To our police brothers and sisters, that honor the badge, your silence for those within the honorable system of justice established to protect, will be sullied if you allow corrupt individuals to destroy that honor. You are implicitly guilty if you kneel in prayer then allow those behind the shield to kill and not speak out. Your fundamental duty is to serve humanity; to safeguard lives, to protect the innocent against deception, the weak against oppression or intimidation, and the peaceful against violence or disorder; and to respect the Constitutional rights of all men. Remember, no matter the political power that speaks, one bad apple doesn’t spoil the whole bunch. Follow the law of protection and not the rule of anarchy expressed by leadership. We love and honor your service, but we are applauded by those that use the badge as a weapon to kill, steal, and destroy lives.
To the news media across the United States, that continuously report negative stories about African-Americans, we demand you stop criminalizing us as a people. As the Bible says, “We all sin and fall short of God’s glory.” We are honorable, law-abiding people seeking justice without violence and condemn all wrong-doing, including any bias coverage that vilifies one race. You are responsible for how you bring about societal change. Make your coverage a positive change that the world will remember.
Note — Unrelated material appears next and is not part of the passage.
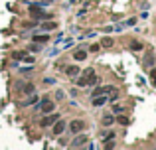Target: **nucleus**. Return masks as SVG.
<instances>
[{"label": "nucleus", "mask_w": 156, "mask_h": 150, "mask_svg": "<svg viewBox=\"0 0 156 150\" xmlns=\"http://www.w3.org/2000/svg\"><path fill=\"white\" fill-rule=\"evenodd\" d=\"M30 10H32L34 18H42V20H52V14H44L40 10V4H30Z\"/></svg>", "instance_id": "1"}, {"label": "nucleus", "mask_w": 156, "mask_h": 150, "mask_svg": "<svg viewBox=\"0 0 156 150\" xmlns=\"http://www.w3.org/2000/svg\"><path fill=\"white\" fill-rule=\"evenodd\" d=\"M38 109H40L42 113H44V115H47V113H53L55 105H53V101H50V99H44V101H42V103L38 105Z\"/></svg>", "instance_id": "2"}, {"label": "nucleus", "mask_w": 156, "mask_h": 150, "mask_svg": "<svg viewBox=\"0 0 156 150\" xmlns=\"http://www.w3.org/2000/svg\"><path fill=\"white\" fill-rule=\"evenodd\" d=\"M79 75H81V77L77 79V85H81V87H83V85H89V79H91L95 73H93V69L89 67V69H85V71L79 73Z\"/></svg>", "instance_id": "3"}, {"label": "nucleus", "mask_w": 156, "mask_h": 150, "mask_svg": "<svg viewBox=\"0 0 156 150\" xmlns=\"http://www.w3.org/2000/svg\"><path fill=\"white\" fill-rule=\"evenodd\" d=\"M69 128H71L73 134H77V132H81L85 128V123L83 121H71V123H69Z\"/></svg>", "instance_id": "4"}, {"label": "nucleus", "mask_w": 156, "mask_h": 150, "mask_svg": "<svg viewBox=\"0 0 156 150\" xmlns=\"http://www.w3.org/2000/svg\"><path fill=\"white\" fill-rule=\"evenodd\" d=\"M55 121H59V115H55V113H47V117H44L42 124H44V126H50V124H55Z\"/></svg>", "instance_id": "5"}, {"label": "nucleus", "mask_w": 156, "mask_h": 150, "mask_svg": "<svg viewBox=\"0 0 156 150\" xmlns=\"http://www.w3.org/2000/svg\"><path fill=\"white\" fill-rule=\"evenodd\" d=\"M12 59H24V61H28V63H32V61H34V57H32V55H28L26 52H14Z\"/></svg>", "instance_id": "6"}, {"label": "nucleus", "mask_w": 156, "mask_h": 150, "mask_svg": "<svg viewBox=\"0 0 156 150\" xmlns=\"http://www.w3.org/2000/svg\"><path fill=\"white\" fill-rule=\"evenodd\" d=\"M113 89H115V87H97V89H95V91L91 93V97H99V95H107V93L109 91H113Z\"/></svg>", "instance_id": "7"}, {"label": "nucleus", "mask_w": 156, "mask_h": 150, "mask_svg": "<svg viewBox=\"0 0 156 150\" xmlns=\"http://www.w3.org/2000/svg\"><path fill=\"white\" fill-rule=\"evenodd\" d=\"M65 73H67L69 77H77L79 73H81V69H79L77 65H69V67H65Z\"/></svg>", "instance_id": "8"}, {"label": "nucleus", "mask_w": 156, "mask_h": 150, "mask_svg": "<svg viewBox=\"0 0 156 150\" xmlns=\"http://www.w3.org/2000/svg\"><path fill=\"white\" fill-rule=\"evenodd\" d=\"M85 144H87V136L81 134V136H75V140L71 142V146H85Z\"/></svg>", "instance_id": "9"}, {"label": "nucleus", "mask_w": 156, "mask_h": 150, "mask_svg": "<svg viewBox=\"0 0 156 150\" xmlns=\"http://www.w3.org/2000/svg\"><path fill=\"white\" fill-rule=\"evenodd\" d=\"M63 131H65V123H61V121H55V126H53V132H55V134H61Z\"/></svg>", "instance_id": "10"}, {"label": "nucleus", "mask_w": 156, "mask_h": 150, "mask_svg": "<svg viewBox=\"0 0 156 150\" xmlns=\"http://www.w3.org/2000/svg\"><path fill=\"white\" fill-rule=\"evenodd\" d=\"M73 57H75V61H83V59L87 57V52H83V50H77V52L73 53Z\"/></svg>", "instance_id": "11"}, {"label": "nucleus", "mask_w": 156, "mask_h": 150, "mask_svg": "<svg viewBox=\"0 0 156 150\" xmlns=\"http://www.w3.org/2000/svg\"><path fill=\"white\" fill-rule=\"evenodd\" d=\"M34 42L36 44H46V42H50V36H46V34L44 36H34Z\"/></svg>", "instance_id": "12"}, {"label": "nucleus", "mask_w": 156, "mask_h": 150, "mask_svg": "<svg viewBox=\"0 0 156 150\" xmlns=\"http://www.w3.org/2000/svg\"><path fill=\"white\" fill-rule=\"evenodd\" d=\"M113 123H115V117H113V115H105V118H103V124H105V126H111Z\"/></svg>", "instance_id": "13"}, {"label": "nucleus", "mask_w": 156, "mask_h": 150, "mask_svg": "<svg viewBox=\"0 0 156 150\" xmlns=\"http://www.w3.org/2000/svg\"><path fill=\"white\" fill-rule=\"evenodd\" d=\"M18 87H20V89H22L24 93H32V91H34V85H32V83H26V85H18Z\"/></svg>", "instance_id": "14"}, {"label": "nucleus", "mask_w": 156, "mask_h": 150, "mask_svg": "<svg viewBox=\"0 0 156 150\" xmlns=\"http://www.w3.org/2000/svg\"><path fill=\"white\" fill-rule=\"evenodd\" d=\"M130 50H134V52H140V50H142V44L134 39V42H130Z\"/></svg>", "instance_id": "15"}, {"label": "nucleus", "mask_w": 156, "mask_h": 150, "mask_svg": "<svg viewBox=\"0 0 156 150\" xmlns=\"http://www.w3.org/2000/svg\"><path fill=\"white\" fill-rule=\"evenodd\" d=\"M152 61H154V53H148L146 59H144V67H150V65H152Z\"/></svg>", "instance_id": "16"}, {"label": "nucleus", "mask_w": 156, "mask_h": 150, "mask_svg": "<svg viewBox=\"0 0 156 150\" xmlns=\"http://www.w3.org/2000/svg\"><path fill=\"white\" fill-rule=\"evenodd\" d=\"M101 46H103V47H111V46H113V39H111V38H103V39H101Z\"/></svg>", "instance_id": "17"}, {"label": "nucleus", "mask_w": 156, "mask_h": 150, "mask_svg": "<svg viewBox=\"0 0 156 150\" xmlns=\"http://www.w3.org/2000/svg\"><path fill=\"white\" fill-rule=\"evenodd\" d=\"M55 28V22H46V24H42V30H53Z\"/></svg>", "instance_id": "18"}, {"label": "nucleus", "mask_w": 156, "mask_h": 150, "mask_svg": "<svg viewBox=\"0 0 156 150\" xmlns=\"http://www.w3.org/2000/svg\"><path fill=\"white\" fill-rule=\"evenodd\" d=\"M150 79H152V85L156 87V67L152 69V71H150Z\"/></svg>", "instance_id": "19"}, {"label": "nucleus", "mask_w": 156, "mask_h": 150, "mask_svg": "<svg viewBox=\"0 0 156 150\" xmlns=\"http://www.w3.org/2000/svg\"><path fill=\"white\" fill-rule=\"evenodd\" d=\"M63 97H65V93L61 91V89H59V91H55V99H58V101H61Z\"/></svg>", "instance_id": "20"}, {"label": "nucleus", "mask_w": 156, "mask_h": 150, "mask_svg": "<svg viewBox=\"0 0 156 150\" xmlns=\"http://www.w3.org/2000/svg\"><path fill=\"white\" fill-rule=\"evenodd\" d=\"M117 121H119V124H129V118L127 117H119Z\"/></svg>", "instance_id": "21"}, {"label": "nucleus", "mask_w": 156, "mask_h": 150, "mask_svg": "<svg viewBox=\"0 0 156 150\" xmlns=\"http://www.w3.org/2000/svg\"><path fill=\"white\" fill-rule=\"evenodd\" d=\"M89 83H91V85H99V83H101V79H99V77H91V79H89Z\"/></svg>", "instance_id": "22"}, {"label": "nucleus", "mask_w": 156, "mask_h": 150, "mask_svg": "<svg viewBox=\"0 0 156 150\" xmlns=\"http://www.w3.org/2000/svg\"><path fill=\"white\" fill-rule=\"evenodd\" d=\"M113 113H115V115H121V113H123V107H113Z\"/></svg>", "instance_id": "23"}, {"label": "nucleus", "mask_w": 156, "mask_h": 150, "mask_svg": "<svg viewBox=\"0 0 156 150\" xmlns=\"http://www.w3.org/2000/svg\"><path fill=\"white\" fill-rule=\"evenodd\" d=\"M32 103H36V95H32V97L26 101V105H32Z\"/></svg>", "instance_id": "24"}, {"label": "nucleus", "mask_w": 156, "mask_h": 150, "mask_svg": "<svg viewBox=\"0 0 156 150\" xmlns=\"http://www.w3.org/2000/svg\"><path fill=\"white\" fill-rule=\"evenodd\" d=\"M30 50H32V52H40V46H38V44H34V46H30Z\"/></svg>", "instance_id": "25"}]
</instances>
As a child, I pattern my life from the life and words of Martin Luther King Jr. King wrote many profound statements like, “There comes a time when one must take a position that is neither safe, nor politic, nor popular, but he must take it because conscience tells him it is right,” so this next statement may sound naive. I’m hopeful that we have reached a moment when these horrific events can replace the mentality of violence with a mindset of victory through honest and fair communication.
Lastly, for those that say that there is no symptomatic racism, your world is the world we all want to witness. Symptomatic racism has been here in America since the days when boats brought slaves to American ports. We must come together to remove the waves of racism and bring us to the shores of equality. History will look at us as the people that (negatively or positively) change the world. How we move forward is up to us all!